An element constructed using the activated carbon fiber nonwoven fabric according to claim 1 or 2.
Equipped with an adsorption tank filled with adsorbent,
An organic solvent that adsorbs an organic solvent and discharges a cleaning gas by contacting the adsorbent with a gas to be treated, and desorbs the adsorbed organic solvent and discharges a desorbed gas by contacting the adsorbent with water vapor or heated gas.
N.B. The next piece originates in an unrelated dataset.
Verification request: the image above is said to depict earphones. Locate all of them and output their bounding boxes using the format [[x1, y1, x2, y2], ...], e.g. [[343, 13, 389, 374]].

A solvent adsorption/desorption device,
An organic solvent adsorption/desorption treatment device, wherein the adsorbent comprises the activated carbon fiber nonwoven fabric according to claim 1 or 2.
An organic solvent recovery system comprising the organic solvent adsorption/desorption processing device according to claim 6 and an organic solvent recovery device that recovers the organic solvent by condensing the desorption gas discharged from the organic solvent adsorption/desorption processing device.
An organic solvent that adsorbs an organic solvent and discharges a cleaning gas by bringing the gas to be treated into contact with an adsorbent, and desorbs the adsorbed organic solvent by bringing water vapor or heated gas into contact with the adsorbent, and discharges the desorbed gas. An adsorption/desorption treatment method, comprising:
An organic solvent adsorption/desorption treatment method, wherein the adsorbent comprises the activated carbon fiber nonwoven fabric according to claim 1 or 2.
By bringing the gas to be treated into contact with an adsorbent, an organic solvent is adsorbed and a cleaning gas is discharged, and by bringing water vapor or heated gas into contact with the adsorbent, the adsorbed organic solvent is desorbed and the desorbed gas is discharged. An organic solvent recovery method for recovering an organic solvent by condensing the desorbed gas, the method comprising:
An organic solvent recovery method, wherein the adsorbent comprises the activated carbon fiber nonwoven fabric according to claim 1 or 2.